Mi expertise en dichos tópicos ha funcionado realmente, y hoy cumplo dos días y medio controlando la ansiedad que devenía después de las siete u ocho de la noche, cuando la conferencia del Dr. Gatell terminaba. Entonces me ponía a pensar en el apocalipsis, en que el cubrebocas no detiene el virus, o que la vacuna me insertará un chip para volverme también territorio Telcel encarnado; a veces, incluso, pensaba en los documentos liberados por el ejército gringo que demuestran que existe vida alienígena, y me aterraba que pronto llegaran a invadirnos, aunado a ello, siento mucho miedo de que quiten me el líquido de las rodillas. Perdón, quise decir, sentía mucho miedo, porque ya lo he superado.
Llevo pues dos días y medio libre de terror, ya no tengo angustia de morir sola, o quedarme sin un buen macho alfa lomo plateado, o sin el padre de mis hijos, o alguna tontería así que el reloj biológico engañoso me impone —me imponía quise decir—cuando el crepúsculo se anunciaba en el cielo. Esta liberación ha sido épica, como la desintoxicación de un alcohólico, una gran osadía, soy ya una super woman. Por lo que he pensado seriamente, a partir de ahora, llevar una vida monástica, incluso aunque vuelva la completa normalidad en 2030. Porque he trabajado tanto con mi autoestima que ya ni siquiera tengo interés por nadie, ni aunque un día Robbie Williams, Adrien Brody o Rhianna tocarán mi puerta en búsqueda de sexo, mi libido se alteraría, porque he logrado eliminar esos bajos deseos eróticos de modo cabal.
¿Por qué estoy escribiendo esta confesión banal a esta hora a un público inexistente, y que no le interesa leer las egolatrías ajenas?

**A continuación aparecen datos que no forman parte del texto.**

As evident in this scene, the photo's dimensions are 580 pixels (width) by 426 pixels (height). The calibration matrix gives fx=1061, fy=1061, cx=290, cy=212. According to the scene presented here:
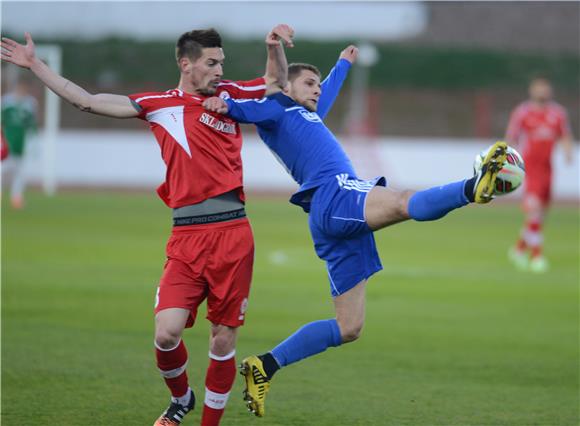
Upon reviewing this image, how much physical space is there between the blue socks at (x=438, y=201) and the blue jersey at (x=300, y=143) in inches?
31.5

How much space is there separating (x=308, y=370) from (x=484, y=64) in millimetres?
34750

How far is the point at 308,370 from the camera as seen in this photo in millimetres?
8781

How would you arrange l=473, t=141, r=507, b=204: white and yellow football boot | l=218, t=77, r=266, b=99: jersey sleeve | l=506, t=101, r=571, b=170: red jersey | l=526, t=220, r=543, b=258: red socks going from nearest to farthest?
1. l=473, t=141, r=507, b=204: white and yellow football boot
2. l=218, t=77, r=266, b=99: jersey sleeve
3. l=526, t=220, r=543, b=258: red socks
4. l=506, t=101, r=571, b=170: red jersey

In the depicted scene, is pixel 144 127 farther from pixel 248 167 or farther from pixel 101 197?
pixel 101 197

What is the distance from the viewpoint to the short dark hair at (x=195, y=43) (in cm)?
657

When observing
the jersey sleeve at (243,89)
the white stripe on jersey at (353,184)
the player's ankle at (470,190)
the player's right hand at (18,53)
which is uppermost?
the player's right hand at (18,53)

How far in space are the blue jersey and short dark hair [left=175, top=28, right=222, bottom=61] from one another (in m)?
0.43

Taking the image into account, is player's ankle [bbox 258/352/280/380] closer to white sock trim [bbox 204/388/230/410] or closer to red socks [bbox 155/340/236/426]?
red socks [bbox 155/340/236/426]

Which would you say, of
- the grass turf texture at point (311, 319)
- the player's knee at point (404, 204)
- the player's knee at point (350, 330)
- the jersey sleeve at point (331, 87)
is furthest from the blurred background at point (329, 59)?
the player's knee at point (404, 204)

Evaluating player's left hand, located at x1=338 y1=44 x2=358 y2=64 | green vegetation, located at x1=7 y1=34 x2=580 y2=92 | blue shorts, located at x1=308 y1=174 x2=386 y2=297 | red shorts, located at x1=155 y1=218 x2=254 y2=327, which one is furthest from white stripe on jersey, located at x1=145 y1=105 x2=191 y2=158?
green vegetation, located at x1=7 y1=34 x2=580 y2=92

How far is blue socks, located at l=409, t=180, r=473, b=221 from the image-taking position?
598cm

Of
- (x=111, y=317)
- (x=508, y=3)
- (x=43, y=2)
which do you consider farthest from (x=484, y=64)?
(x=111, y=317)

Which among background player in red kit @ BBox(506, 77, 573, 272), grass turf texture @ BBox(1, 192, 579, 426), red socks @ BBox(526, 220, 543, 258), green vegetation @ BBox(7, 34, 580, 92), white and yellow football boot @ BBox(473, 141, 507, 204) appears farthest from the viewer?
green vegetation @ BBox(7, 34, 580, 92)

Bueno responderé de todos modos, porque estoy esperando que abran una antigua botica mágica, ya acabó una de esas pócimas con las cuales, días como hoy, me ayudarían a dormir. Por otro lado, espero con mucha alegría los siguientes 82783893828292 días de cuarentena, seguramente no escribiré ningún libro, ni plantaré un árbol, ni tendré un hijo, ni mucho menos veré Netflix o HBO los fines de semana —ni tampoco los otros días de la semana—. Tampoco haré más “zooms” colectivos para “conbeber” virtualmente, ni me pelearé con mis mascotas. Porque desde hoy estoy convencida que esta ataraxia nihilista, este absoluto sentimiento de vacuidad frente a la vida, esta total indiferencia ante todo lo que está afuera —ese mundo de enfermedad, de penuria, de inmoralidad y promiscuidad, de mal absoluto—, ha sido de lo más hermoso que he sentido.

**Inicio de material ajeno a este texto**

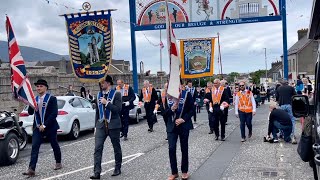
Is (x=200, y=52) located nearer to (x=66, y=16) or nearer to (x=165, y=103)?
(x=66, y=16)

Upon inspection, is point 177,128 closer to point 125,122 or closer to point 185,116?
point 185,116

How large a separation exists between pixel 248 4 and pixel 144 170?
50.5 feet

Es maravilloso vivir en la total vacuidad del ser, que obviamente no podría ser apreciada de otra manera, como, por ejemplo, estando muerta, porque los muertos no tienen consciencia de nada. ¡Qué afortunados somos de sentir una indiferencia plena frente la entropía y la decadencia civilizatoria del tercer mundo! Por cierto, les quería avisar que, dada la situación de Singapur, entre hoy y mañana se desplomará la economía mundial, y tampoco es que uno tenga dólares, yenes ahorrados, o haya comprado oro, pero salir al mundo después de todo lo acontecido, y de las bolsas internacionales cayendo, sería como ver con ojos vivos el infierno, y no de Dante, si no de alguna mala película de canal cinco.

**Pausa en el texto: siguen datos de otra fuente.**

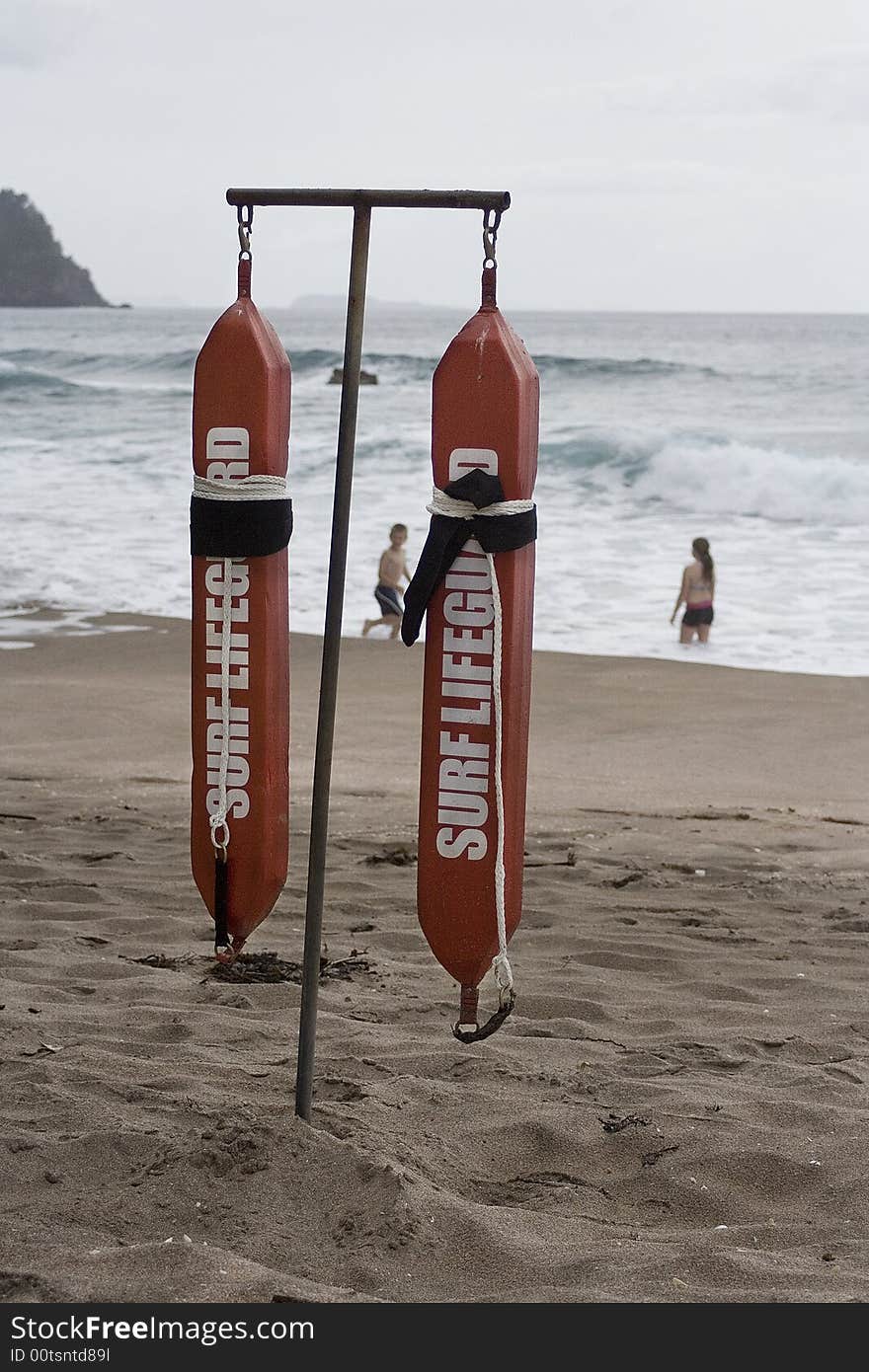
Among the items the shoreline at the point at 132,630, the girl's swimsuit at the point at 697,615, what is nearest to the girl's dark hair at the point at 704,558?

Por eso, liberada de cualquier designio ajeno, o motivación gregaria, me quedo con la única sugerencia que he aprendido bien de tantos años de estudiar filosofía: «Lo que uno tiene por sí mismo, lo que le acompaña en la soledad sin que nadie se lo pueda dar o quitar, esto es mucho más importante que todo lo que posee a ojos de otros».